■ What to work on
Return all of the data below unchanged, line for line and in the same order.

■ Record set
____

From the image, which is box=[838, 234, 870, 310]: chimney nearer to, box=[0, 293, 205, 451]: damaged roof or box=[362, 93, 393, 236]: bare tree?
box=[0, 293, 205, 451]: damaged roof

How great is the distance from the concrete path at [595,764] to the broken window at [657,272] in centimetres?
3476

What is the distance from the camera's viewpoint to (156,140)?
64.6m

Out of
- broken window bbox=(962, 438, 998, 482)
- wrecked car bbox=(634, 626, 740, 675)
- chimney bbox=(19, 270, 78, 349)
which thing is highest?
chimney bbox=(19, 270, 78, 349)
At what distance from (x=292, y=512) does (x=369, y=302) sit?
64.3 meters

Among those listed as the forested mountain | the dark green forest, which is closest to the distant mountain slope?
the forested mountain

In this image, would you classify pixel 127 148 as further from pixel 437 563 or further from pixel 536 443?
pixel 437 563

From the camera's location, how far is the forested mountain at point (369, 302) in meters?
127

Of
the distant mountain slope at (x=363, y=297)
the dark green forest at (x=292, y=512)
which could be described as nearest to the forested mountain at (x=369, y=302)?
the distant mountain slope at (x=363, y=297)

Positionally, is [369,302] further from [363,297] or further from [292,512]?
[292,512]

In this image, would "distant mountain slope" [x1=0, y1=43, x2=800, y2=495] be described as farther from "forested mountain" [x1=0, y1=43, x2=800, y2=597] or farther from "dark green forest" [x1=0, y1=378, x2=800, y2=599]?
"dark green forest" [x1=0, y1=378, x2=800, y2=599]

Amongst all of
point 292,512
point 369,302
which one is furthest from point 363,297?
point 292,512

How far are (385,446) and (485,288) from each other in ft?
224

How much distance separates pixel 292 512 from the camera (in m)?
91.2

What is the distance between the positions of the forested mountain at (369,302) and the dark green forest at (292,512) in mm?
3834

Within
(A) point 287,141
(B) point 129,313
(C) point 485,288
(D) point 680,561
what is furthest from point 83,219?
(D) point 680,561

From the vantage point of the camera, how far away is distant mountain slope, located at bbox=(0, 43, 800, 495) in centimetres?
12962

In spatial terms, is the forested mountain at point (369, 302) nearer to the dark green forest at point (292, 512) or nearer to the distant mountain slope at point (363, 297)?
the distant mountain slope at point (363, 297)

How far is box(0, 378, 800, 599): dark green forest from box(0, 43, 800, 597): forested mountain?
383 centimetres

____

■ Result
From the image, which is box=[838, 234, 870, 310]: chimney nearer to, box=[0, 293, 205, 451]: damaged roof or box=[362, 93, 393, 236]: bare tree?
box=[0, 293, 205, 451]: damaged roof

How great is the distance from the concrete path at [595,764] to the broken window at [657,272] in centimetres?
3476

What is the distance from the camera's viewpoint to (156,140)?
64.6m

Out of
- broken window bbox=(962, 438, 998, 482)
- wrecked car bbox=(634, 626, 740, 675)
- chimney bbox=(19, 270, 78, 349)
which thing is highest?
chimney bbox=(19, 270, 78, 349)
At what distance from (x=292, y=512) does (x=369, y=302) sit?
64.3 meters

Among those listed as the forested mountain | the dark green forest, which is closest to the distant mountain slope?
the forested mountain

In this image, would you classify pixel 127 148 as further from pixel 437 563 or further from pixel 536 443?
pixel 437 563

From the camera's location, how far is the forested mountain at point (369, 302) in meters?
127

Of
the distant mountain slope at (x=363, y=297)
the dark green forest at (x=292, y=512)
which could be described as nearest to the forested mountain at (x=369, y=302)?
the distant mountain slope at (x=363, y=297)

Positionally, is [369,302] further from [363,297] or further from [292,512]?
[292,512]

In this image, would "distant mountain slope" [x1=0, y1=43, x2=800, y2=495] be described as farther from "forested mountain" [x1=0, y1=43, x2=800, y2=597] or farther from "dark green forest" [x1=0, y1=378, x2=800, y2=599]?
"dark green forest" [x1=0, y1=378, x2=800, y2=599]

Amongst all of
point 292,512
point 369,302
which one is furthest from point 363,297?
point 292,512

How far are (385,446) and (485,288) from each other in ft?
224

How much distance separates pixel 292 512 from the camera (in m)?
91.2

What is the distance between the positions of the forested mountain at (369,302) and the dark green forest at (292,512) in mm?
3834

Within
(A) point 287,141
(B) point 129,313
(C) point 485,288
(D) point 680,561
what is furthest from point 83,219?
(D) point 680,561

From the vantage point of the camera, how far away is distant mountain slope, located at bbox=(0, 43, 800, 495) in centimetres?
12962

In spatial terms, is the forested mountain at point (369, 302) nearer to the dark green forest at point (292, 512) or nearer to the distant mountain slope at point (363, 297)?
the distant mountain slope at point (363, 297)

How far is box(0, 378, 800, 599): dark green forest from box(0, 43, 800, 597): forested mountain?
383 centimetres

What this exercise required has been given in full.